- Born: 23 August 1947 (age 78) London, England
- Years active: 1970–present
- Spouse: Briony McRoberts ​ ​(m. 1978; died 2013)​

= David Robb =

Scottish actor (born 1947)

David Robb (born 23 August 1947) is a Scottish actor.

==Biography==
David Robb was born in Wandsworth, London, the son of David Robb and Elsie Tilley. He grew up in Edinburgh and was educated there at the Royal High School, where he played Henry II in a school production of Jean Anouilh's Becket.

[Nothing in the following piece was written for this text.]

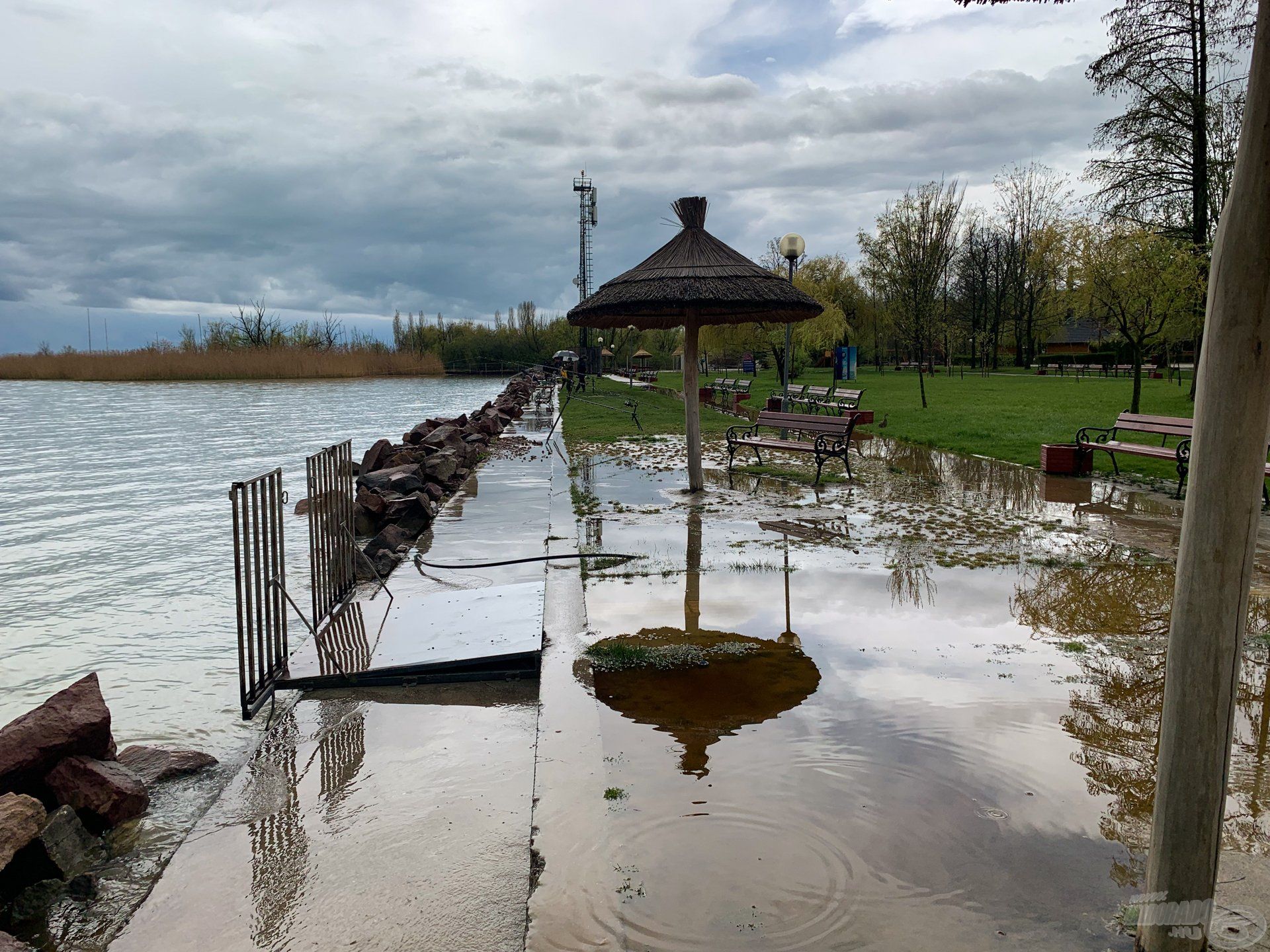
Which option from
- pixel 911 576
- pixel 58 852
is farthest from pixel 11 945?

Robb married the actress Briony McRoberts in 1978. His best man was Michael Jones. Beginning in 2004, he and his wife ran every year in the Edinburgh Marathon to raise money for leukaemia research. McRoberts took her own life on 17 July 2013, aged 56, after a long battle with anorexia and severe depression.

==Media career==
===Film and television===
Robb has starred in various British films and television shows, including films such as Swing Kids and Hellbound. He is well known for playing Germanicus in the famous 1976 BBC production of I, Claudius, and as Robin Grant, one of the principal characters in Thames Television's 1981 series The Flame Trees of Thika.

Robb had his big break playing Andrew Fraser MP in the TV miniseries First Among Equals a 1986 adaptation of the book of the same name by Jeffrey Archer. The miniseries was a great success on prime time TV in the UK and abroad and also propelled careers of co-stars Tom Wilkinson, Jeremy Child and James Faulkner.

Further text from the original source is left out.